Optimized Outbound Call Management with Advanced Voice Activity Detection

Client

Our client, a contact center solution provider, wanted to redefine outbound communication strategies with Voice Activity Detection (VAD). Hoping to overcome the limitations of traditional predictive dialers, they intended to employ VAD’s advanced machine-learning capabilities.
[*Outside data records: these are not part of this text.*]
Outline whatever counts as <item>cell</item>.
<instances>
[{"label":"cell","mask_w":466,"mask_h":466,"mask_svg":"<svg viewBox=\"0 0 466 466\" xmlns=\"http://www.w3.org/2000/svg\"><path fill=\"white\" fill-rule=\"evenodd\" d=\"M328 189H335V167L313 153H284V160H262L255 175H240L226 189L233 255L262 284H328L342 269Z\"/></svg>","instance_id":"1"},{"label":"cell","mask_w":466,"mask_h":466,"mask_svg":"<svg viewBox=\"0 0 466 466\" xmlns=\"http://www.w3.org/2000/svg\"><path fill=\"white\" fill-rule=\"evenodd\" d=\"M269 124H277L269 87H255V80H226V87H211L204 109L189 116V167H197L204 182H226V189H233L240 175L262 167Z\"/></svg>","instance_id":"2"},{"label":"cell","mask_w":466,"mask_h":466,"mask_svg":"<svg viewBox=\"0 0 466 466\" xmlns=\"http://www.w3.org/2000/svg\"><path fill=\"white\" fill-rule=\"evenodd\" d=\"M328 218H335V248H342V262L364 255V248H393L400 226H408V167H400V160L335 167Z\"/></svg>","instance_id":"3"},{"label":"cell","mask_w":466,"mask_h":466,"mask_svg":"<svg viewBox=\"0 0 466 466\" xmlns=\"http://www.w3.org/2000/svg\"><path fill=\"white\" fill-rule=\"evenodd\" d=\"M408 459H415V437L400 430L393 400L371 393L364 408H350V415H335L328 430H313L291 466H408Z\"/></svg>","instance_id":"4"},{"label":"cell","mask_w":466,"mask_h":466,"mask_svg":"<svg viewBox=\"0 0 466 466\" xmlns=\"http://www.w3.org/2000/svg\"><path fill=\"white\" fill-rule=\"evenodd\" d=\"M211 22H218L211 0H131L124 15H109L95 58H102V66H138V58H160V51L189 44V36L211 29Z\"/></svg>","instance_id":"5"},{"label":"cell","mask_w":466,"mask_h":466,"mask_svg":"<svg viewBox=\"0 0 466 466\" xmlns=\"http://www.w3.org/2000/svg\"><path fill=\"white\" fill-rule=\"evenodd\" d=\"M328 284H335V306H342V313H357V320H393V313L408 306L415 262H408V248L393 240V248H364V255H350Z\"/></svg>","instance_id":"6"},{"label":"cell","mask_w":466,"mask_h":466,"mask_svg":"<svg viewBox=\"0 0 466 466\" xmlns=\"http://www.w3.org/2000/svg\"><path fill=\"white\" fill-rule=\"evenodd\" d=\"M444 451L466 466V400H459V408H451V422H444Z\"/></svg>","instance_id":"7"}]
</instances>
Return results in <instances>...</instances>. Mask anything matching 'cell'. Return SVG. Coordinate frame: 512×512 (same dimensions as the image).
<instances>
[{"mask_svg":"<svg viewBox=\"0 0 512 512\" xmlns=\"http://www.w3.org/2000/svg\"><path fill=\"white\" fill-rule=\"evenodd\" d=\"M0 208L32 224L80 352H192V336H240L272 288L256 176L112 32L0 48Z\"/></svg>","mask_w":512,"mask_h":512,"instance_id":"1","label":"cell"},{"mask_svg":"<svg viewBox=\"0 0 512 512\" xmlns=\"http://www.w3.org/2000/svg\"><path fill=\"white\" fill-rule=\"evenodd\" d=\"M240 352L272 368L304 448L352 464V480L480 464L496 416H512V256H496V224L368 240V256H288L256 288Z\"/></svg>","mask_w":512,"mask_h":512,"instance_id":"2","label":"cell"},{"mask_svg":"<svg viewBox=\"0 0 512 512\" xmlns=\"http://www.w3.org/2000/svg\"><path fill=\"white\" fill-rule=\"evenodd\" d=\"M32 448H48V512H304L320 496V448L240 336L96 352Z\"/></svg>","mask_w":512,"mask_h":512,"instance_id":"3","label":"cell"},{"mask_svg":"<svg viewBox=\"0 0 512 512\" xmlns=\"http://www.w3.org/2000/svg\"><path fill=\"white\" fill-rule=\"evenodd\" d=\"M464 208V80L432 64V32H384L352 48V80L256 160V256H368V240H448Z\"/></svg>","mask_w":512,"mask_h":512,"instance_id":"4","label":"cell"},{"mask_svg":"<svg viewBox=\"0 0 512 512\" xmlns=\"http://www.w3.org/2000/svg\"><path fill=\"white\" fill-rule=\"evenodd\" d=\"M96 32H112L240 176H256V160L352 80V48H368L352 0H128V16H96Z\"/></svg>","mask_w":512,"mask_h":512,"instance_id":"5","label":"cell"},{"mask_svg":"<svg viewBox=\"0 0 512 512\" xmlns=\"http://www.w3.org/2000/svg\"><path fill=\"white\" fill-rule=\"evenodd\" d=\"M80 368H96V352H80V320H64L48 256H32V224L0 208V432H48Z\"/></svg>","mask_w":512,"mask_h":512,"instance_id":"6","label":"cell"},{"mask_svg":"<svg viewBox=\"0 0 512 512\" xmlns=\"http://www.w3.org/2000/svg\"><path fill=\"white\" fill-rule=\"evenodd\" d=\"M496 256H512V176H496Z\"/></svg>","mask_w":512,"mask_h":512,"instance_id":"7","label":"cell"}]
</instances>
By precisely classifying calls and optimizing agent productivity, our client aimed to drive efficiency, elevate customer experiences, and lead innovation in the contact center landscape.

Challenges

  • To build a Voice Activity Detection system that detects the presence of voice in the audio input.
  • The system should be adaptable to various environments with changing noise levels, music, background sounds, and speaker characteristics.
  • The VAD system should operate with minimal latency, allowing it to keep pace with dynamic audio streams.

Approach

  • Used SpeechBrain- an open-source speech processing toolkit.
  • Collected and prepared LibriParty, CommonLanguage, Musan, and open-rir datasets.
  • Designed a deep learning model based on DNN architecture using SpeechBrain’s LibriParty recipe.
  • Computed the standard FBANK features to provide a compact representation of the spectral characteristics of the audio signal.
  • Trained the DNN model on an NVIDIA A10 GPU using the training set, optimizing hyperparameters based on validation performance.
  • Binary classification is performed to provide speech/non-speech predictions for each input frame.
  • Evaluated the final model on a separate test set to ensure generalization capabilities.

Impact

  • Achieved an accuracy rate of 97% in identifying live human voice from non-human signals like answering machines, voicemails, or silence. 
  • Successfully lowered the VAD system’s classification response time to 1.1 seconds following a call connection.
  • Achieved a call connection rate of 85%, ensuring calls are consistently connected to a live person.
  • Boosted agent productivity by 33%, enabling them to handle more calls per hour and leading to a 21% improvement in cost-per-call.